While the B2B sales process requires human perspective more than ever, much of the legwork required before interaction with a potential lead can be automated using machine learning algorithms. Many of the company signals found in external data can help sales teams surface ideal leads, if they know what to look out for.
Within much of the traditional sales process today, particularly in cases involving B2B transactions which often require significant team buy-in, a human, emotive connection and element of trust remain essential. However we all know it’s often a long and arduous road to get to that final moment where the ink hits the proverbial paper and a sale is made.

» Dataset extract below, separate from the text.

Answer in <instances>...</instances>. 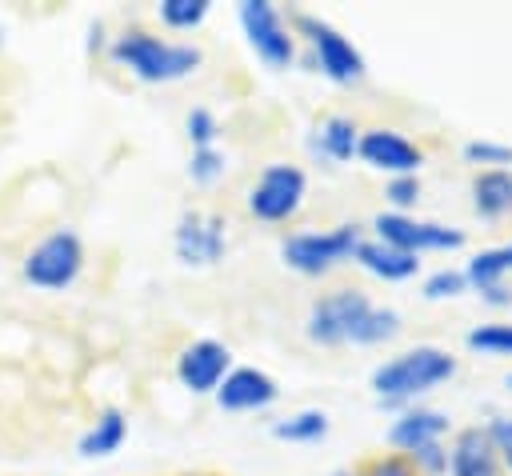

For many, that road still involves a lot of up-front manual work, from prospecting, to cold calls, to emails, competitive research and eventually an understanding of what exactly will resonate with a particular customer’s needs. In today’s data-driven world, however, much of this can now be driven by artificial intelligence, freeing up the human to strengthen their relationships with customers and improve the consumer journey.
Intelligent sales technologies are being used by more and more of today’s top-performing sales teams. Artificial intelligence, sentiment analysis, next-step analysis and deep-learning can augment many of the more automated tasks involved in sales prospecting, lead generation, consumer engagement and more by surfacing leads based on signals identified within external data, and offering predictive, and prescriptive, analytics.
According to the recent Salesforce State of Sales Report, today only 21% of sales leaders in the UK are using artificial intelligence. However, they expect AI adoption to grow by 155% by 2020, meaning those that want to remain ahead of the competition will need a plan to integrate AI into their sales process today.
Raconteur’s Emma Woollacott writes that Salesforce UK vice president Max Roberts said, “Alongside creating efficiencies, AI can strengthen the sales pitch; thanks to the growing number of connected devices, customer data can be recorded and gathered from a range of sources.”
According to McKinsey, companies using digital tools and advanced analytics are seeing 2.3x the industry average revenue growth, 3% – 5% additional return on sales and an 8% higher total return to shareholders than the industry average.
The key here, however, is that these tools will be used to augment, rather than replace sales teams. Experts believe this technology and these analytics tools will help them to more easily discover prospects, engage further, personalize more sincerely and get to the deal faster, leaving them more time to determine how they can deliver a better and more personalized experience.
Signals help surface sales prospects
Signals gleaned from external data including news and social media, job listings, turnover and more can indicate when a lead might be ready for the sales team to approach. Events like growth in R&D, company restructuring, hiring acceleration, product recalls, and more can all be indicators of a firm’s readiness for particular products.
This type of AI-driven signal identification can be replicated across a number of industries looking to find leads that fit a particular criteria, from among a plethora of potential prospects. Leveraging algorithms to enhance this process will not only save the sales team time but ultimately surface a number of companies that would have been missed through other means.
Sales augmentation is just the start when it comes to ways we can use external data to make businesses more efficient and ultimately improve the customer experience on both sides. The online breadcrumbs companies leave behind offer immense possibility when it comes to enabling predictive insights that can inform business decisions across an organization.